A hundred canvas tents pitched on a weed-choked airfield to house an army of lawyers and journalists stand mostly empty, even as air conditioning blasts through them to keep iguanas and large rodents at bay.
Only three reporters showed up this week for the trial of Osama bin Laden's alleged communications specialist, in contrast to the dozens who attended earlier hearings.
With the clock running out on the administration of President George W. Bush, so too is it ticking for America's six-year attempt to try what it called "the worst of the worst" for crimes of war.
"It is getting quiet here," lamented Kiplin Rall, a Jamaican managing a small convenience store in a rusting hangar at Camp Justice.
Barack Obama and John McCain have both pledged, if elected, to close the offshore prison at Guantanamo Bay. Amnesty International Secretary General Irene Khan this week urged whoever wins to make good on that promise in his first 100 days in office.
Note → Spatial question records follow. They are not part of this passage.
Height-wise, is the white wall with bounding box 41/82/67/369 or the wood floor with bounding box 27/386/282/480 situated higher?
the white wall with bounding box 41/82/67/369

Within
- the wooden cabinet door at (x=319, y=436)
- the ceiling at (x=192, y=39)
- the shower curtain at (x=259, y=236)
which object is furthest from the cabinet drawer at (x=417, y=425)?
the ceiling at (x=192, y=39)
The current trial, which charges Ali Hamza al-Bahlul with being bin Laden's media specialist, is only the second held since then-defence secretary Donald Rumsfeld outlined the initial rules in March 2002.
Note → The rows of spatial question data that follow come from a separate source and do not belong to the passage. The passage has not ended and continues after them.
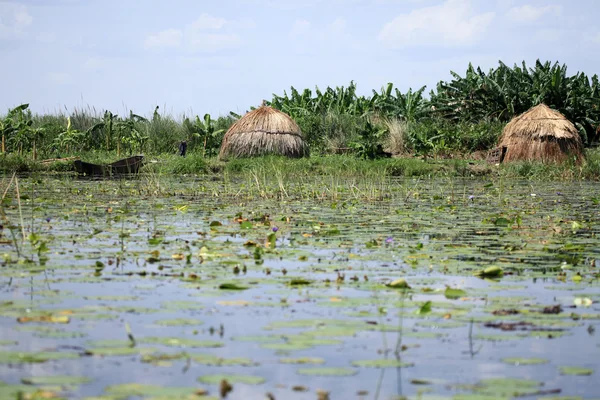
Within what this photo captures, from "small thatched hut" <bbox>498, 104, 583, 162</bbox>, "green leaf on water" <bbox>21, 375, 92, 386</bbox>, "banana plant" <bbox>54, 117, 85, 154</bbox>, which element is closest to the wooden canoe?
"banana plant" <bbox>54, 117, 85, 154</bbox>

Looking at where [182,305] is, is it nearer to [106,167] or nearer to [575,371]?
[575,371]

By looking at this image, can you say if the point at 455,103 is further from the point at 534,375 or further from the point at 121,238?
the point at 534,375

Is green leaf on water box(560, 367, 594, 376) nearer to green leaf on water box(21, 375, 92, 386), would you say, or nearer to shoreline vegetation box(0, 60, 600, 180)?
green leaf on water box(21, 375, 92, 386)

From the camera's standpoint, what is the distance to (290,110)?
111 feet

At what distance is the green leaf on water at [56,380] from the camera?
297cm

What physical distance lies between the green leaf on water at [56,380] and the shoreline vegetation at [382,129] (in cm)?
1991

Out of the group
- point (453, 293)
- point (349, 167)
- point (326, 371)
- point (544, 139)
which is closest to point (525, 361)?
point (326, 371)

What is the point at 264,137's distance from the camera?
82.1 ft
Only one more is scheduled before Bush's term ends Jan. 20: a relatively minor case that charges an Afghan with wounding two U.S. soldiers and their interpreter when he was 16 or 17 in 2002. A judge threw out his confession this week because it was obtained through torture.
In all, 255 men are being held at Guantanamo, the great majority without charges. Army Col. Lawrence Morris, Guantanamo's chief prosecutor, said two dozen cases are at various stages, with another dozen or so moving toward charges.
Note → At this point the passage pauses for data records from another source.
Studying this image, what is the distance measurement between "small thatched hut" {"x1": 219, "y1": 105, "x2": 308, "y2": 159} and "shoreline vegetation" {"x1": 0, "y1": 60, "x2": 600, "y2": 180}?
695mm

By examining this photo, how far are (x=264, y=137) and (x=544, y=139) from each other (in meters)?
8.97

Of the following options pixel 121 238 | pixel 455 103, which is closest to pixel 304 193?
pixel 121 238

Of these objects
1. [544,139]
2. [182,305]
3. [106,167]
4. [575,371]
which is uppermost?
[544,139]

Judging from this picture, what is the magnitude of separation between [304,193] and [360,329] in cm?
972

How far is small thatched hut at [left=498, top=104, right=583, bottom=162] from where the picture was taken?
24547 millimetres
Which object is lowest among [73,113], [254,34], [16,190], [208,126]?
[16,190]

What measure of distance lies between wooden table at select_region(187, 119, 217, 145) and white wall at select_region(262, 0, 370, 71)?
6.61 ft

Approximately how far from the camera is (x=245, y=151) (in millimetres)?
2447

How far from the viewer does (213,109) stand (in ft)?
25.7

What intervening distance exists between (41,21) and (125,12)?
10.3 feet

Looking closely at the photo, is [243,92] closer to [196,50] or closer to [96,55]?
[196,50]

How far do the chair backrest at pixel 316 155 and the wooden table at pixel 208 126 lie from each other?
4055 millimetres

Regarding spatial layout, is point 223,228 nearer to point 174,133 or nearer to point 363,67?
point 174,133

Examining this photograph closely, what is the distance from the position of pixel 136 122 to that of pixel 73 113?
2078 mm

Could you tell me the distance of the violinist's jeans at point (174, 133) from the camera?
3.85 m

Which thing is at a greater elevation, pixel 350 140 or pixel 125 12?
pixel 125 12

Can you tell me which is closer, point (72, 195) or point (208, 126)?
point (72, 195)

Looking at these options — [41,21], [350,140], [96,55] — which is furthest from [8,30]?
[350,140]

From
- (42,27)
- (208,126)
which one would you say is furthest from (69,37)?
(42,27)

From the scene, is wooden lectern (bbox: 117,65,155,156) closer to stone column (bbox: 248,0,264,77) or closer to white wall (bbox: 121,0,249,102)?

But Morris' predecessor, retired Air Force Col. Morris Davis, said those cases will likely never be brought forward as war-crimes trials, known as military commissions, at Guantanamo Bay. He said trials could conceivably be held elsewhere, but the system would need to be fundamentally changed for that to happen.
"Whoever wins next week should ask the Bush administration to suspend the military commissions since the winner inherits all the mess that piles up from now until inauguration day," said Davis, who quit last year complaining of political interference.
The Pentagon declined to comment on the future of the trials. A spokesman, navy Cmdr. Jeffrey Gordon, instead referred to a statement he made last summer, when he said the U.S. is trying to decrease Guantanamo's prison population and doesn't want to be the world's jailer.
The heyday for journalists seems to be history. Only months ago, the military periodically flew dozens of print reporters, TV crews, pool photographers and sketch artists to Guantanamo Bay from Andrews Air Force Base near Washington.
Once they landed in the arid heat, they were met by soldiers who shepherded them in buses and a boat across the bay to a press room to watch court proceedings on a big-screen TV. Military public affairs officers stood by to answer questions.
At night, the journalists were ferried back across the bay to their Combined Bachelor Quarters, where they shared drinks and conversation before falling into bed.
These days, the military press liaisons outnumber the journalists. Only reporters from The Associated Press, Reuters and the Miami Herald were present for this week's trial.
The reporters don't stay across the bay during the hearings anymore. Now, they sleep in tents erected on a cracked, abandoned airstrip near the two courthouses. Camp Justice has roughly 100 tents, each with six beds. Thrumming generators that provide power for the vacant tents drown out the insects and birds.
Overhead, turkey vultures soar on thermal updrafts, as if waiting for the whole affair to roll over, legs up.